Calvin Klein is abandoning the runway in favor of a more youthful arena: the hit social media app TikTok.

After the high-profile departure of creative director Raf Simons, the brand announced today that it will be shuttering the whole runway line Simons was in charge of, laying off a significant number of employees and closing its Milan office. The brand has struggled in terms of sales, as well, with revenue falling from $142 million in the third quarter of 2017 to $121 million in the same period in 2018, to the chagrin of parent company PVH.

A week before the runway announcement, the brand debuted its first campaign using the popular social media platform TikTok. The campaign, the latest iteration of the Calvin Klein’s “My Calvins” jeans and underwear ads, features celebrities and influencers with cultural capital among younger consumers, like Shawn Mendes, Kendall Jenner and A$AP Rocky.

New platforms
While big fashion houses like Calvin Klein are not known for being the most adventurous when it comes to digital marketing, the brand’s full embrace of a relatively new platform is not surprising given the potential that TikTok holds and the circumstances in which Calvin Klein finds itself.

“The reason [TikTok’s] becoming more enticing for brands right now is there’s a lot of opportunity to have an impact organically,” said Brendan Gahan, founder of marketing agency Epic Signal. “The level of engagement is extraordinary. It’s not overly saturated or totally pay-to-play like some platforms. “American Idol” did a hashtag challenge [on the platform], and they got 37.2 million uses of that hashtag. I know Calvin Klein is restructuring some things, and if your budgets are getting tight, you need to experiment. TikTok is the perfect place for that.”

TikTok was launched in China in 2016 under the name Douyin, and globally a year later as TikTok. Similar to the now-defunct Vine, TikTok users can post short looping videos of anywhere from three to 60 seconds. It currently has about 500 million active users, only about half as much as Instagram but given the platform only debuted two years ago outside of China, its growth has been impressive.

-- Data extract --
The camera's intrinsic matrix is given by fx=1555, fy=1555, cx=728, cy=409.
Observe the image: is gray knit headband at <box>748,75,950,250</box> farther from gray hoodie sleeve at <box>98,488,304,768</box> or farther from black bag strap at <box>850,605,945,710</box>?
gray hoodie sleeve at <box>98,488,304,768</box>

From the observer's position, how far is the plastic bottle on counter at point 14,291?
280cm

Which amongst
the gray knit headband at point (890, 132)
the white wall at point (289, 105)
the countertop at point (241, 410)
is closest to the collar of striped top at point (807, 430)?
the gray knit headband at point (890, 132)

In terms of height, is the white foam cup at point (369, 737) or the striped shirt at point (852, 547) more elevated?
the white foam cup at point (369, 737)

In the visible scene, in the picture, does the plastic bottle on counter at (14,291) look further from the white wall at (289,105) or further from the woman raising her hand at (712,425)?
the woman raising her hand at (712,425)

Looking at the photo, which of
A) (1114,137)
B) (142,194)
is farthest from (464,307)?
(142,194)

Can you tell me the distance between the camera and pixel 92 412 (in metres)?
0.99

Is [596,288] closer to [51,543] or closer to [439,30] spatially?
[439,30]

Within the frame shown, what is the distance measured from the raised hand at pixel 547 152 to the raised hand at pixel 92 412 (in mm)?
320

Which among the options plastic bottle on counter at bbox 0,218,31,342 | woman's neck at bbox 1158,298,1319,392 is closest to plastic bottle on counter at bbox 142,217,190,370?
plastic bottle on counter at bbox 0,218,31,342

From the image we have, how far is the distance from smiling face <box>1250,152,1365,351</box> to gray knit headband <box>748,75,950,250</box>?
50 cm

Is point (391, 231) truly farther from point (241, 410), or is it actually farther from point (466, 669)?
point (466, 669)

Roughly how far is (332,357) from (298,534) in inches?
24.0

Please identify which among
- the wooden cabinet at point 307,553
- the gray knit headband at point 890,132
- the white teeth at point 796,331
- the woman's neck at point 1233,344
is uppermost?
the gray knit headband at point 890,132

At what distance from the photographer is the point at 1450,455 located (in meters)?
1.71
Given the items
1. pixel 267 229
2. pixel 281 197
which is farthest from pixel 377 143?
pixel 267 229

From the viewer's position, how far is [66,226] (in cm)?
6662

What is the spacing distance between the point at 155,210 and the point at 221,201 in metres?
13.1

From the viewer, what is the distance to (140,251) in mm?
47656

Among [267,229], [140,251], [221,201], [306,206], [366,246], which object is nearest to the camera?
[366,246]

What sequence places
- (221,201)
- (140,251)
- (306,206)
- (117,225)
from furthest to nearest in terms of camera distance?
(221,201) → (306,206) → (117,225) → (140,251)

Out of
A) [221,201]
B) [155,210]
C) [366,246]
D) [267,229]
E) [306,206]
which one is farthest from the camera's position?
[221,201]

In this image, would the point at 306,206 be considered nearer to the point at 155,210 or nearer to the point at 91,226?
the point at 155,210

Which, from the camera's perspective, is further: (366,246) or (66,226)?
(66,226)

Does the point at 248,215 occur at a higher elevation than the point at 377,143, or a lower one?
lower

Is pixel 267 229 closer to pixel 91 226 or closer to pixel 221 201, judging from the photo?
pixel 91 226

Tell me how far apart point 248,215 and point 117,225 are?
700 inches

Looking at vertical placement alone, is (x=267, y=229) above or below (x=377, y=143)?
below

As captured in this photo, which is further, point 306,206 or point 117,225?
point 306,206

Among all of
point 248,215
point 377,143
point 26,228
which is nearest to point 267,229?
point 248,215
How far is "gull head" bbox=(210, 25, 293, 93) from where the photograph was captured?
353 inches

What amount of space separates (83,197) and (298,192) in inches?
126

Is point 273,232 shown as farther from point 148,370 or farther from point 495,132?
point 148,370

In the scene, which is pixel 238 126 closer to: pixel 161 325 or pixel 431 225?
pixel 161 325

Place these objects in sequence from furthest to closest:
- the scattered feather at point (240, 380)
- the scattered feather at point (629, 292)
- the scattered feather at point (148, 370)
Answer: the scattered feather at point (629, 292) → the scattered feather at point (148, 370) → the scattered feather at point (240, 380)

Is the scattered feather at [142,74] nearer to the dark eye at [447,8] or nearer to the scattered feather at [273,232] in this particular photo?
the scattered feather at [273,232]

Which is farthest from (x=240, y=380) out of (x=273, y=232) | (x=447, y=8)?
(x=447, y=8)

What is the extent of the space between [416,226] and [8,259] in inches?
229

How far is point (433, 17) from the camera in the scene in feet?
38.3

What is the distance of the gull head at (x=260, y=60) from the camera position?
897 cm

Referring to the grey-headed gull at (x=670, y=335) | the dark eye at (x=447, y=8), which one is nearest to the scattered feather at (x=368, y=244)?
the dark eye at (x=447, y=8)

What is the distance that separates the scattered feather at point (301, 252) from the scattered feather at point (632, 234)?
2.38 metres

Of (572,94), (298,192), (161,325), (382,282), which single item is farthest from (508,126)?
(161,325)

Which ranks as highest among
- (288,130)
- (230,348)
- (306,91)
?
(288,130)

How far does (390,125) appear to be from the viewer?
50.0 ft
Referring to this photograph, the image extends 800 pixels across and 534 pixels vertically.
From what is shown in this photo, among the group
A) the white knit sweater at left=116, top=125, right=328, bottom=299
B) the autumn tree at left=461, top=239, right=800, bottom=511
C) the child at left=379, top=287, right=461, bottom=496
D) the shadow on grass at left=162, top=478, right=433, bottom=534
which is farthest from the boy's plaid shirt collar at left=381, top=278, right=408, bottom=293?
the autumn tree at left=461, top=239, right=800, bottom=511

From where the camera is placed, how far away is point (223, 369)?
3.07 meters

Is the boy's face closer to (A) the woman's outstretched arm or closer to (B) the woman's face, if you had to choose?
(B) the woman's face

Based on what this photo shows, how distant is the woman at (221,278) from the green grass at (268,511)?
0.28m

-- Required work --
Please decide whether each of these statements agrees with the Calvin Klein article, answering yes or no and quoting the article's deciding words: 1. Calvin Klein's third-quarter revenue dropped from $142 million in 2017 to $121 million in 2018. 2. TikTok was released globally before it was released in China. 3. TikTok has more active users than Instagram.

-- Answer in full --
1. Yes: "revenue falling from $142 million in the third quarter of 2017 to $121 million in the same period in 2018"
2. No: "TikTok was launched in China in 2016 under the name Douyin, and globally a year later as TikTok."
3. No: "It currently has about 500 million active users, only about half as much as Instagram"